— start TEXT BLOCK —
In December 1999, it was announced that Cox would again step into Zoe Ball's shoes as presenter of Radio 1 Breakfast. Cox's breakfast show stint began on 3 April 2000. Initially, her listening figures were very good, growing from 6.9 million to 7.8 million listeners during her first fifteen months in the job—earning Radio 1 its largest breakfast audience ever—higher than that of her predecessor and ex-BBC Radio 1 DJ Chris Evans. By August 2002, however, numbers had dipped back under 7 million.

In August 2000, Cox said during a live broadcast that the Queen Mother "smelled of wee".

2003–2008
In January 2003, Cox denied rumours that she was preparing to leave the BBC for a rival show and signed a three-year contract with the public service broadcaster, tying her to the breakfast show and with the BBC for two years after that. In August 2003, the BBC again denied rumours, reported in the Daily Mail, that she had been given 10 weeks to increase ratings, or to face replacement. However, just two months later, the BBC announced that Cox, whose listening figures had slipped to 6.6 million, would be replaced by Chris Moyles in January 2004. Cox hosted her final breakfast show on 19 December 2003.

Cox then presented the afternoon "drivetime" slot, effectively swapping shows with Chris Moyles. She hosted the Drivetime show for six months with features such as "For Your Ears Only", "Me, Myself and I", and "Chap's Eye Pub Quiz" (referring to her former sidekick Mark Chapman). In June 2004, Cox began her maternity leave to give birth to a baby girl, Lola Anne. Before she returned to Radio 1 in early 2005, Scott Mills, the presenter who took over her slot during her maternity leave, was given the drivetime slot permanently.

From February 2005, Cox took over the afternoon show (13:00 – 16:00) on Saturdays and Sundays.

2008–2014
On 17 February 2008 Cox presented her last show for six months before leaving for maternity leave to have her second child. Annie Mac presented the show during her absence until Cox's return in September 2008. Cox and Annie Mac both later covered for Jo Whiley who was on maternity leave between 29 September 2008 to 20 February 2009. Following Whiley's return, Cox returned to weekends to present a Sunday mid-morning show, broadcasting between 10:00 and 13:00.

In March 2010 Cox went on maternity leave for the third time, leaving her show in the hands of the newest Radio 1 presenter, Matt Edmondson. She returned to the station on 9 August 2010 to cover for Fearne Cotton for three weeks. Cox made a self-confessed unexpected return to the breakfast show on 2 and 3 September 2010, as she sat in for the unwell Chris Moyles.

In August 2012,it was announced that Cox, Gemma Cairney, Huw Stephens, Jameela Jamil, Alice Levine, and Annie Mac would cover Fearne Cotton's show on BBC Radio 1 weekdays from 10:00 to 12:45, whilst Cotton was on maternity leave, until Cotton's return in September 2013. After Cotton's return, Cox did various cover shows; her final show for Radio 1 was on 17 February 2014.
— end TEXT BLOCK —
#### YOUR TASK
According to the text on Cox's Radio 1 career, on what date did she host her final breakfast show?
— start SOURCE MATERIAL —
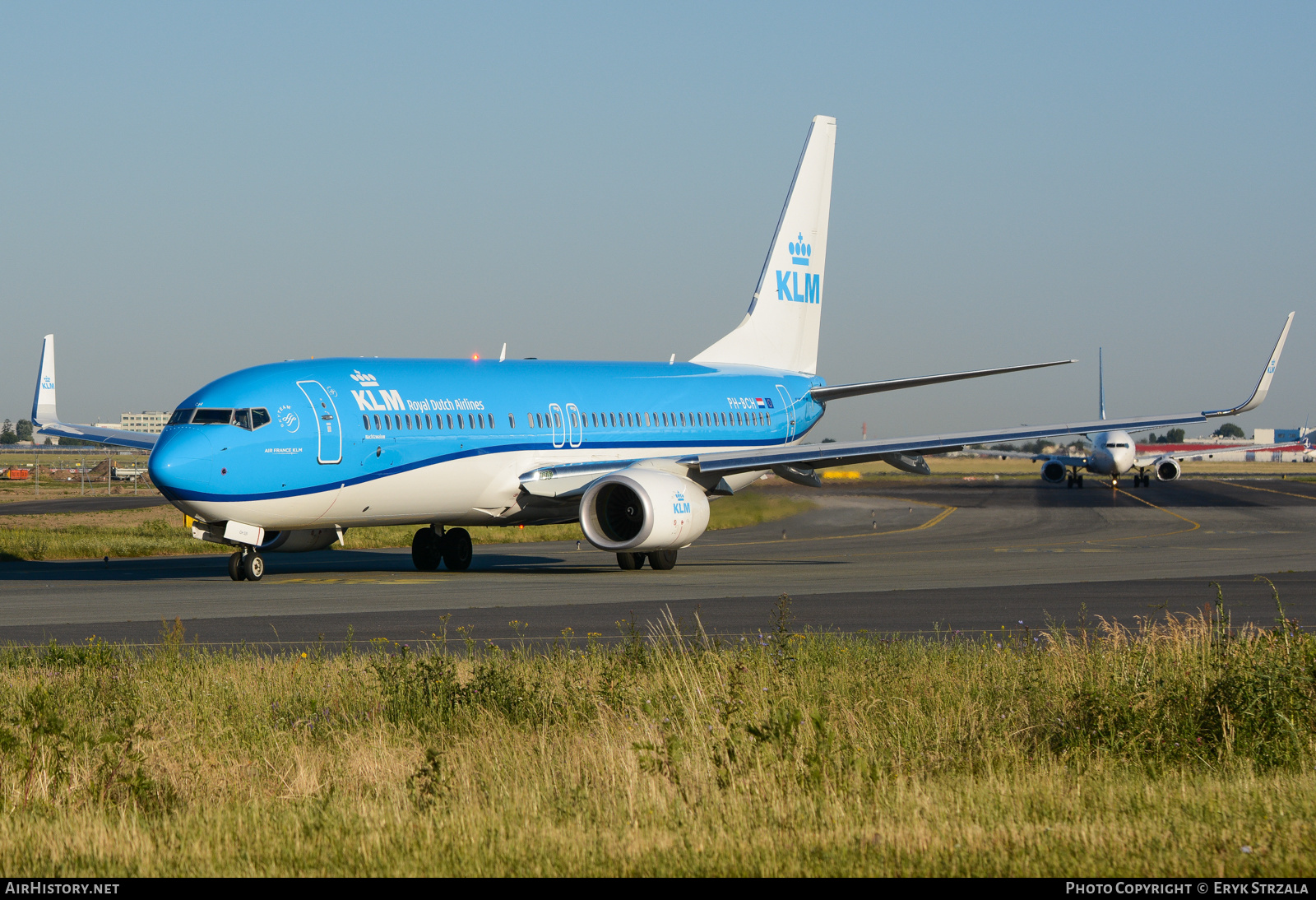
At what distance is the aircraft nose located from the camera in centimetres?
2475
— end SOURCE MATERIAL —
#### REPLY TO THE TASK
19 December 2003